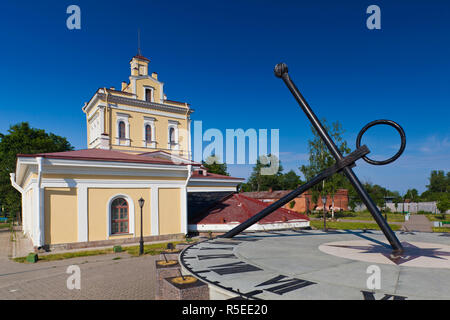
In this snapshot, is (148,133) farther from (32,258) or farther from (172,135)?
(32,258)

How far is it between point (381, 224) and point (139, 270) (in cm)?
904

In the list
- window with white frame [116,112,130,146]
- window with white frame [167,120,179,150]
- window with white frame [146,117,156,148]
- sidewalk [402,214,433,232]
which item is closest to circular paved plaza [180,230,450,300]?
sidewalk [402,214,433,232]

────────────────────────────────────────

▸ AIM:
Rewrite all the entries above, substituting "gray" for every occurrence of "white" and keeping everything else the same. Leave the pictures out.

▸ EXPECTED ANSWER:
In this snapshot, is (148,133) farther from (32,258) or farther from (172,135)?
(32,258)

How far is it between point (381, 224) and point (139, 270) (in cm)?
904

In the list
- window with gray frame [116,112,130,146]
- window with gray frame [167,120,179,150]
- window with gray frame [146,117,156,148]
- sidewalk [402,214,433,232]
which item is closest to circular paved plaza [180,230,450,300]?
sidewalk [402,214,433,232]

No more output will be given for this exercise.